4.3 Network Design Parameters

Network design for underground surveillance systems must account for the high bandwidth demands of multi-megapixel video streams, the latency sensitivity of access control and alarm events, and the reliability requirements of a 24/7 critical infrastructure system.

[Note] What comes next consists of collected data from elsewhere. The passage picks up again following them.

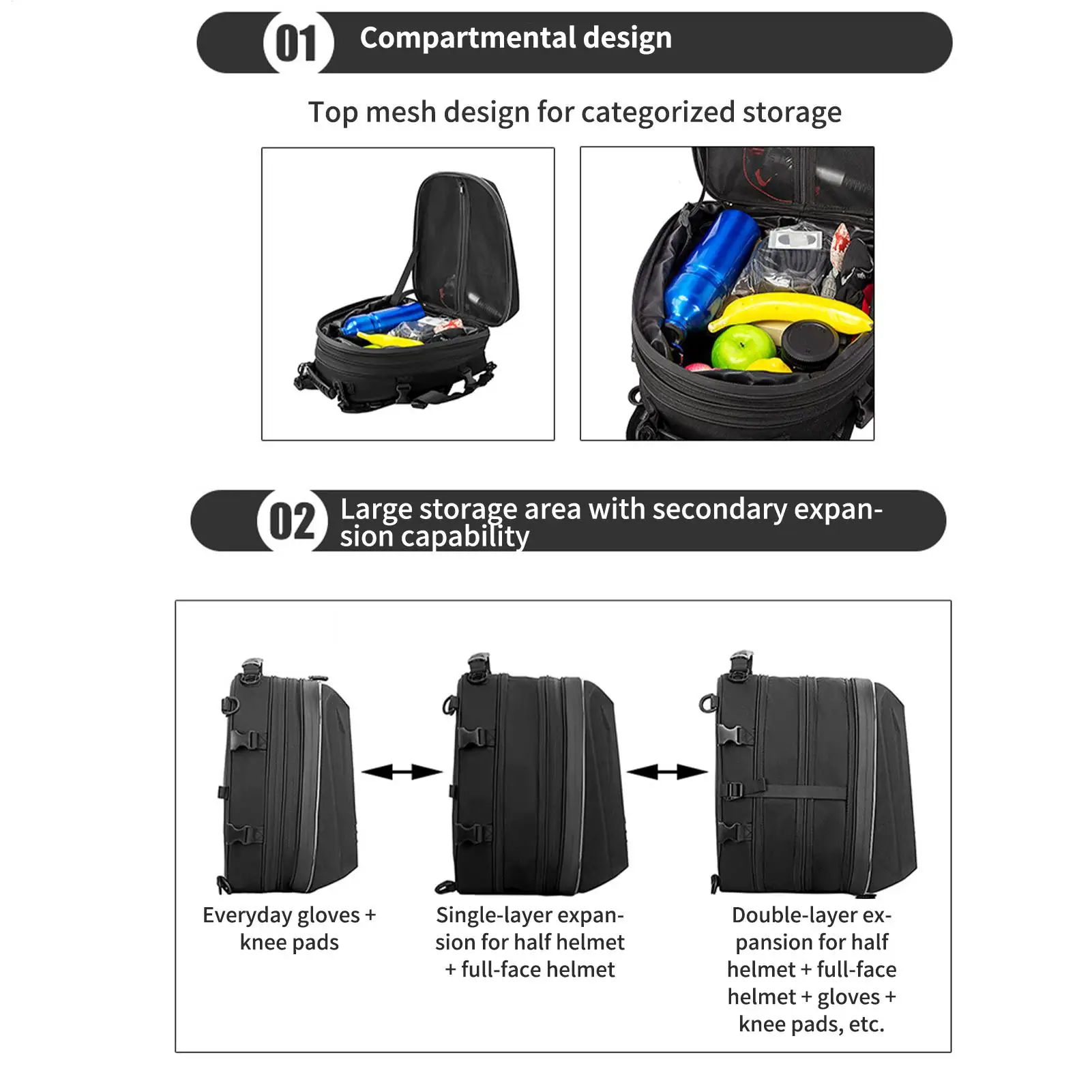 01 Compartmental design

Top mesh design for categorized storage

02 Large storage area with secondary expansion capability

Everyday gloves + knee pads

Single-layer expansion for half helmet + full-face helmet

Double-layer expansion for half helmet + full-face helmet + gloves + knee pads, etc.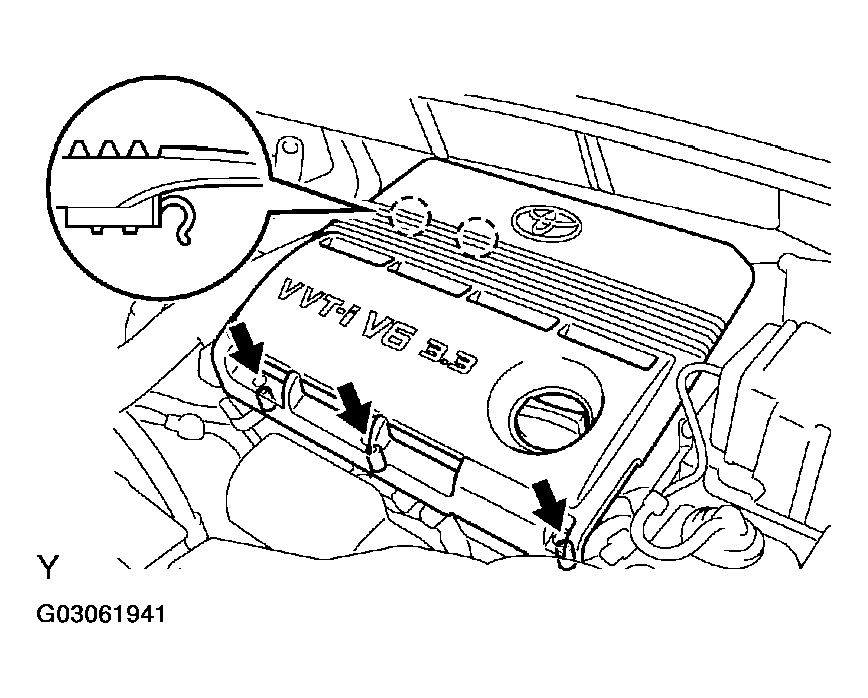 VVT-i V6 3.3

Y

G03061941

The following parameters define the minimum acceptable network design for each solution package.

Parameter	Package A (Standard)	Package B (Hardened)	Package C (High Availability)
Uplink Bandwidth	1 GbE per zone	1 GbE per zone + 10% headroom	Dual 1 GbE or 10 GbE per zone
Ring Topology	Optional	Mandatory (ERPS)	Mandatory (ERPS + dual ring)
Failover Time	<30 s (STP)	<50 ms (ERPS)	<50 ms (ERPS) + VMS HA
VLAN Segmentation	CCTV + ACS VLANs	CCTV + ACS + IoT VLANs	CCTV + ACS + IoT + Mgmt VLANs
QoS	Video priority (DSCP AF41)	Video + ACS priority	Full QoS policy with policing
NTP Accuracy	±1 s	±100 ms (NTP with monitoring)	±1 ms (PTP for critical cameras)
Bandwidth Utilization Target	<80% peak	<70% peak	<60% peak (30% headroom)

Bandwidth Calculation Reminder: Use the calculator in Chapter 9 to compute the total video bandwidth for your camera count and resolution mix. Add 20% overhead for control traffic, SNMP, and NTP. The result should not exceed the target utilization percentage for the selected solution package.